Task #8124
MNDeployment #3186: USA-NPN (USA National Phenology Network)
NPN MN deprecation activities
100%
Description
NPN (urn:node:USANPN) has decided to close their DataONE MN. In future they plan to deposit their content at a USGS repository, likely the Science Data Catalog. SDC currently has a DataONE MN (urn:node:USGS_SDC), so any NPN content deposited there will be discoverable by DataONE users. The general plan for the deprecation of the NPN MN is to ensure that all content is replicated at KNB (urn:node:KNB) who has graciously agreed to host/own the content in future and that the authoritative MN is changed from NPN to KNB on all content. When the content is officially hosted at KNB, the NPN MN may be officially shut down.
NPN's content varies from "trying things out" to valid, production content. Most (all?) of the "trying things out" content has been obsoleted by improved/corrected content. There was a successful replication policy in place for the content, some of which is already replicated at KNB. As of 7/7/17, there are seven data packages discoverable in production DataONE (https://search.dataone.org/index.html#profile/USANPN).
There are 38 NPN objects to be managed. Mark and Roger have done a thorough analysis of the content to determine each object's current disposition and what action(s) must be taken. Mark's analysis follows with a link to detailed, by-object information:
There are a total of 38 objects from USANPN that exist as replicated objects on the CN or on other MNs. Of these 38 objects, 19 are science metadata objects, 13 are data objects, and 6 are OREs.
The desired outcome is to have all 38 objects replicated to KNB and have the "authoritative MN" attribute in the object's system metadata be set to "urn:node:KNB". Sixteen of the 38 objects have already been replicated on KNB through the normal DataONE replication process.

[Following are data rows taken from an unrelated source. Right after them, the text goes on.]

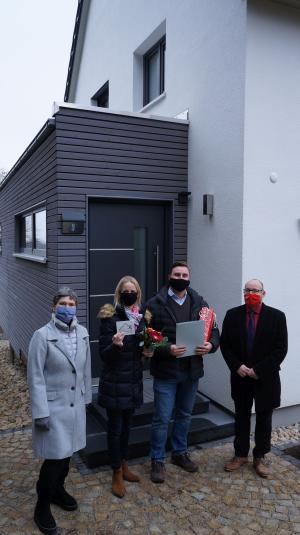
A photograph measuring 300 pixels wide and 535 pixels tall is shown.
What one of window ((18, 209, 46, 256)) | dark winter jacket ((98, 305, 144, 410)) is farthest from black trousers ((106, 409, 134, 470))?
window ((18, 209, 46, 256))

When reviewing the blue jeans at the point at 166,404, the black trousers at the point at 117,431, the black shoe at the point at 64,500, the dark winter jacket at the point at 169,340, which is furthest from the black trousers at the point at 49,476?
the dark winter jacket at the point at 169,340

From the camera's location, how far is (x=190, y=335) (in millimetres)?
3963

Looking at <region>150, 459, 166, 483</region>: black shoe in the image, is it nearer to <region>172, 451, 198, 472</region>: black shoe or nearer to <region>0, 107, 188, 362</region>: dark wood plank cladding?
<region>172, 451, 198, 472</region>: black shoe

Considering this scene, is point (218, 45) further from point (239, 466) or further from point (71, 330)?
point (239, 466)

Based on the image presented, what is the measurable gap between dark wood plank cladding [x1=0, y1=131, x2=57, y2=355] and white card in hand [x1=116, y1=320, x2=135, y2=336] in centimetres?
225

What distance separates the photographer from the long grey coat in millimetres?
3217

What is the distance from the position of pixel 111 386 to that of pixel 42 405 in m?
0.72

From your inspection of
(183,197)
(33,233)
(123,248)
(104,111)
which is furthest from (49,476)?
(33,233)

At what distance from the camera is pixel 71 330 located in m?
3.46

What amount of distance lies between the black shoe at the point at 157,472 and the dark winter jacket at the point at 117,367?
2.39 feet

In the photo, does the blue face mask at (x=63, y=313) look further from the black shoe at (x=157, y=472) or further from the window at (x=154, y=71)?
the window at (x=154, y=71)

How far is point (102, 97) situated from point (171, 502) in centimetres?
979

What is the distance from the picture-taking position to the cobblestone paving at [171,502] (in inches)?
134

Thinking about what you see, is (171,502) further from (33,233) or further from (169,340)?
(33,233)
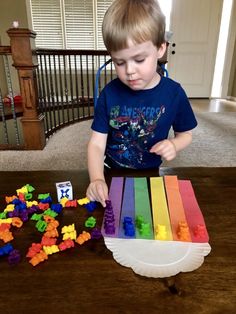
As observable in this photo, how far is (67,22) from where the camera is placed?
4.87m

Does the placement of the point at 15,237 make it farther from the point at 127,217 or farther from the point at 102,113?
the point at 102,113

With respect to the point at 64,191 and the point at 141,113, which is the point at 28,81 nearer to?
the point at 141,113

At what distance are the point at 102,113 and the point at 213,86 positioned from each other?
5191mm

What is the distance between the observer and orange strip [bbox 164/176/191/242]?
1.65 feet

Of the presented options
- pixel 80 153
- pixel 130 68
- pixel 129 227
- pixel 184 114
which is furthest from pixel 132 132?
pixel 80 153

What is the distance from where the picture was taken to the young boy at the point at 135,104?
2.20 feet

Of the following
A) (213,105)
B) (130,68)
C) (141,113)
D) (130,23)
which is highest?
(130,23)

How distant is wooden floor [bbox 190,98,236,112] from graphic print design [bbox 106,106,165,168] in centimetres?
334

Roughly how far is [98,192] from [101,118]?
0.36 meters

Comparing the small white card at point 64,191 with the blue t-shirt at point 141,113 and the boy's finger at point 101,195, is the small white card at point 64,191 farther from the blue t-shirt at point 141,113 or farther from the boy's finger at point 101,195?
the blue t-shirt at point 141,113

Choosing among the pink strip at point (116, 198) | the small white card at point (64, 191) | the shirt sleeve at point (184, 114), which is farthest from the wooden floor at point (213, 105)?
the small white card at point (64, 191)

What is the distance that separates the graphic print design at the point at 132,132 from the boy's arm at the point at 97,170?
77mm

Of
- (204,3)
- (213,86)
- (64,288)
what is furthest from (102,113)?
(213,86)

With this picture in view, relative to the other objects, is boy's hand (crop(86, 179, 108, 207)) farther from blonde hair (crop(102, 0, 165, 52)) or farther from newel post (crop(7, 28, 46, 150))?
newel post (crop(7, 28, 46, 150))
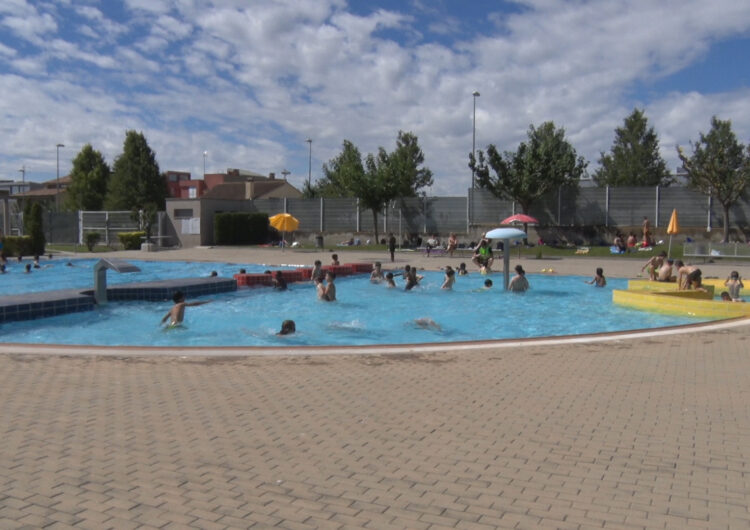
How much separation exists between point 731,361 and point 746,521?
552cm

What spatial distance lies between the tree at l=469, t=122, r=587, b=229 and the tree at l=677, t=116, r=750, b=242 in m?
5.91

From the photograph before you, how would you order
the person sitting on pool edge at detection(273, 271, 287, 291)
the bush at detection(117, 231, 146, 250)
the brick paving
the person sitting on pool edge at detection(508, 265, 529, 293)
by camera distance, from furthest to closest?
the bush at detection(117, 231, 146, 250) → the person sitting on pool edge at detection(273, 271, 287, 291) → the person sitting on pool edge at detection(508, 265, 529, 293) → the brick paving

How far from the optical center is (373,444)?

The proposed approach to replicate the remaining 22 objects is to manually create the objects on the KNB member node and, once all 38 objects are replicated to KNB, set their "authoritative MN" attribute to KNB accordingly. Object creation for objects not currently replicated on KNB should use the corresponding file system object in the NPN source directory. In addition, all replica metadata in the system metadata for each object should be updated to indicate that the now defunct "urn:node:USANPN" member node does not contain a viable replica.
Of the 38 objects, two science metadata objects have incorrect size/checksum values, which must be corrected by manually by modifying system metadata in both the KNB (for doi:10.5066/F7028PJS.1) and CN (for doi:10.5066/F7028PJS.1 and 10.5066/F7833Q2V.0) databases; any replicas should be marked for deletion from the non-KNB/CN replication target member node and then re-replicated to meet replication policy criteria.

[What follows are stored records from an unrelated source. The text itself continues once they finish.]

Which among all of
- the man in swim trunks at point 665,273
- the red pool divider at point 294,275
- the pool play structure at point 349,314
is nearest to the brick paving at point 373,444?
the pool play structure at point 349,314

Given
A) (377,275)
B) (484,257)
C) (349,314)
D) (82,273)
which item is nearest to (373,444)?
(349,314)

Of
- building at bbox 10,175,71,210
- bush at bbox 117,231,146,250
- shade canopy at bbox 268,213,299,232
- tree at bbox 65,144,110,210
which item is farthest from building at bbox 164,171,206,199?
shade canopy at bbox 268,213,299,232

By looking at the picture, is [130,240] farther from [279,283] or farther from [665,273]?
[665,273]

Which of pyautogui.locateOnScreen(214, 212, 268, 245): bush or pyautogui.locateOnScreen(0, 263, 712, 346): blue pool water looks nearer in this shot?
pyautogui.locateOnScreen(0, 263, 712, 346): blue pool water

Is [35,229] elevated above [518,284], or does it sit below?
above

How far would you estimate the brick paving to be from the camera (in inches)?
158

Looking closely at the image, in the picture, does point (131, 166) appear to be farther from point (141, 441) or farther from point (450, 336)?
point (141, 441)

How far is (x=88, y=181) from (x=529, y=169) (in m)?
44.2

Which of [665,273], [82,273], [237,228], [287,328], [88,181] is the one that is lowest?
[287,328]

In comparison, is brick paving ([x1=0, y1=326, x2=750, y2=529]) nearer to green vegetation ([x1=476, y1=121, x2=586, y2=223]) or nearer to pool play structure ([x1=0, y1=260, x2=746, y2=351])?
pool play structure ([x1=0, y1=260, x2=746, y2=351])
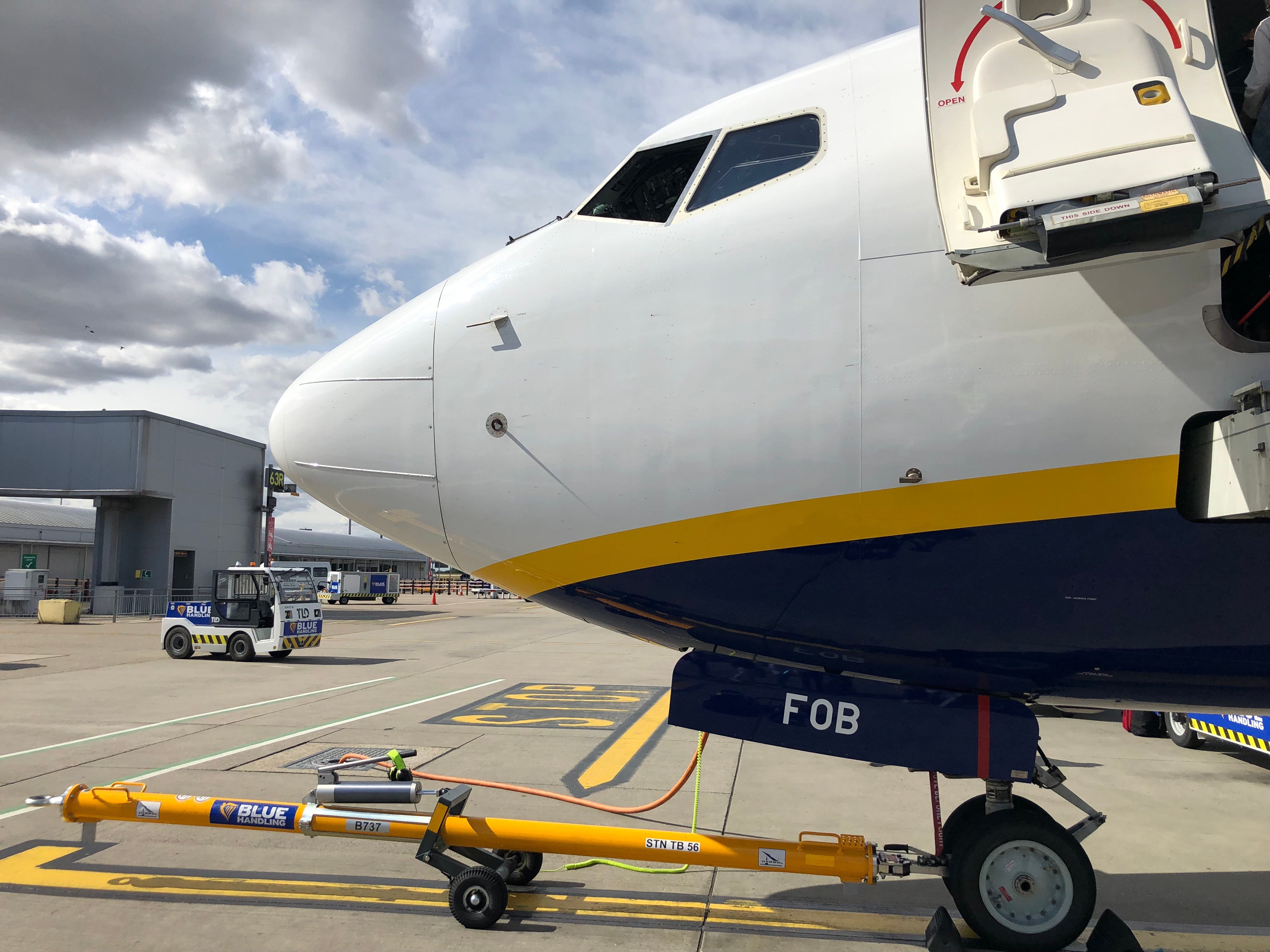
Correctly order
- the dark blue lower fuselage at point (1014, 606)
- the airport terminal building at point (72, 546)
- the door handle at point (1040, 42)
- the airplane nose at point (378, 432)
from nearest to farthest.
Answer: the door handle at point (1040, 42) → the dark blue lower fuselage at point (1014, 606) → the airplane nose at point (378, 432) → the airport terminal building at point (72, 546)

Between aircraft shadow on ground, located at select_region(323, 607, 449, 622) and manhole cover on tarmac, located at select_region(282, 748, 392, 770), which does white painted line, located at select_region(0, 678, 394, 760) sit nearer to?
manhole cover on tarmac, located at select_region(282, 748, 392, 770)

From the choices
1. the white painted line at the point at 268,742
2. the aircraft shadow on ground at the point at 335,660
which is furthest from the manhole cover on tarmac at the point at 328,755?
the aircraft shadow on ground at the point at 335,660

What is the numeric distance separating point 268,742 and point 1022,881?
27.3 feet

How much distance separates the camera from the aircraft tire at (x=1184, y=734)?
31.8 feet

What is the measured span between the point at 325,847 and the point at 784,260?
524 centimetres

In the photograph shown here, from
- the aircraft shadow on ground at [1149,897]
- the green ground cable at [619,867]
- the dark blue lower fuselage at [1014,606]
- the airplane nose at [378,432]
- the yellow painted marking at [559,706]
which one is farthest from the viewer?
the yellow painted marking at [559,706]

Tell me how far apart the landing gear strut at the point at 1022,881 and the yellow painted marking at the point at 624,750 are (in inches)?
107

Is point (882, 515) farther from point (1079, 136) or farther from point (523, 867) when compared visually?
point (523, 867)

Object creation on KNB may have to be time-ordered based on existing obsolescence. One of either Jing Tao, Bryce Mecum, Chris Jones, or Matt Jones is recommended to perform object creation and Metacat database modifications on KNB.
One of either Jing Tao, Rob Nahf, or Dave Vieglais is recommended to perform the Metacat database modifications on the CN. Please see the following Google Speadsheet for detailed information about individual objects: https://docs.google.com/spreadsheets/d/1a5oRV6_OVc6O0g2HWfzQK7bWqLpPmsVC_4XvQpBI3Zo/edit?usp=sharing.
For the two objects with size/checksum mis-matches, we originally thought we might be able to manually modify the size/checksum on either KNB or the CNs, but size and checksum are immutable. We need to examine other options for managing this content.
The suggested order of operations is (at present):
- deal with the mis-matched objects
- add objects not currently on KNB to the KNB repository/MN
- for all objects, change the authoritativeMN from NPN to KNB
- for all "replicas", indicate that NPN is no longer viable (i.e. the "replica" hosted there is no longer available)
When all NPN objects have been transferred to KNB, notify Lee Marsh at NPN, and "turn off" the NPN MN in production.
Subtasks
History
#1 Updated by Amy Forrester almost 7 years ago
epad Notes Consolidation
11/12/17: Process to replicate to EDI is now in progress; completing testing of GMN 2.4.0 in EDI prior to completion of deprecation
11/20: Preparation for replication to EDI now in process.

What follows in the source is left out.